Functional encryption (FE) is a powerful generalization of various types of encryption. We investigate how FE can be used by a trusted authority to enforce access-control policies to data stored in an untrusted repository. Intuitively, if (functionally) encrypted data items are put in a publicly-readable repository, the effect of the encryption should be that every user has access to exactly (and only) those functions of the data items for which he has previously received the corresponding decryption key. That is, in an ideal-world view, the key authority can flexibly manage read access of users to the repository. This appears to be exactly what FE is supposed to achieve, and most natural applications of FE can be understood as specific uses of such a repository with access control. However, quite surprisingly, it is unclear whether known security definitions actually achieve this goal and hence whether known FE schemes can be used in such an application. In fact, there seems to be agreement in the cryptographic community that identifying the right security definitions for FE remains open.
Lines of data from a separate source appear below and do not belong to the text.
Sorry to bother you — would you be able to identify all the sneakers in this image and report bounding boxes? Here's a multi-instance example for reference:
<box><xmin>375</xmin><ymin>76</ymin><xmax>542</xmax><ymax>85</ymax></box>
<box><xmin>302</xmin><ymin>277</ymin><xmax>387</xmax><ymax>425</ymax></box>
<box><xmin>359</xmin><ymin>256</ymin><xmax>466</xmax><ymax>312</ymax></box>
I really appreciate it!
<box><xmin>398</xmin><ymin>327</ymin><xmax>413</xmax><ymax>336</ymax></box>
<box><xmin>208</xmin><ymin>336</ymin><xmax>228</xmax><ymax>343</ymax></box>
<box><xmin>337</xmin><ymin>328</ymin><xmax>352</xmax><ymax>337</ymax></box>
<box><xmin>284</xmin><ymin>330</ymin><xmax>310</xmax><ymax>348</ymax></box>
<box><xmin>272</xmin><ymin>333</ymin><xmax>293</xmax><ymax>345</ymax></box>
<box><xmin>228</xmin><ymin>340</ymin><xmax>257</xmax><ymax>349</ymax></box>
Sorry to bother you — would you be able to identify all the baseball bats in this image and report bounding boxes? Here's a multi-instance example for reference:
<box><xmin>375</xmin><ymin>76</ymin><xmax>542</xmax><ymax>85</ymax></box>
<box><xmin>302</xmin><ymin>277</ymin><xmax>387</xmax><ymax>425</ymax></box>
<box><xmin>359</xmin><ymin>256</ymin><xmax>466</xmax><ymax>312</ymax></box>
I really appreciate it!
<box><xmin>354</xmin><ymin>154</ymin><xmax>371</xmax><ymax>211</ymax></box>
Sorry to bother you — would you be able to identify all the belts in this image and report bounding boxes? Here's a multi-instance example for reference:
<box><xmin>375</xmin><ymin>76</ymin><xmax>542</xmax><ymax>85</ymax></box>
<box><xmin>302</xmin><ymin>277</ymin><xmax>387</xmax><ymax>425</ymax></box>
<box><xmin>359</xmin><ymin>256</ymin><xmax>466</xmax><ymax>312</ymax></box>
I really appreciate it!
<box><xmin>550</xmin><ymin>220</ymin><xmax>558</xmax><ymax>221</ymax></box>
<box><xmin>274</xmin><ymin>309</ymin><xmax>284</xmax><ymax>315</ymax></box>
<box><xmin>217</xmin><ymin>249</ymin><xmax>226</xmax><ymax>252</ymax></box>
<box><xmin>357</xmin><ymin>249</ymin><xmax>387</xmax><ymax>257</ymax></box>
To resolve this problem, we treat FE in the constructive cryptography framework and propose a new conventional security definition, called composable functional encryption security (CFE-security), which exactly matches the described ideal-world interpretation. This definition (and hence the described application) is shown to be unachievable in the standard model but achievable in the random oracle model. Moreover, somewhat weaker definitions, which are achievable in the standard model, can be obtained by certain operational restrictions of the ideal-world repository, making explicit how schemes satisfying such a definition can (and cannot) meaningfully be used. Finally, adequate security definitions for generalizations of FE (such as multi-input, randomized functions, malicious cipher text generation, etc.) can be obtained by straight-forward operational extensions of the repository and extracting the corresponding security definitions. This leads towards a unified treatment of the security of FE.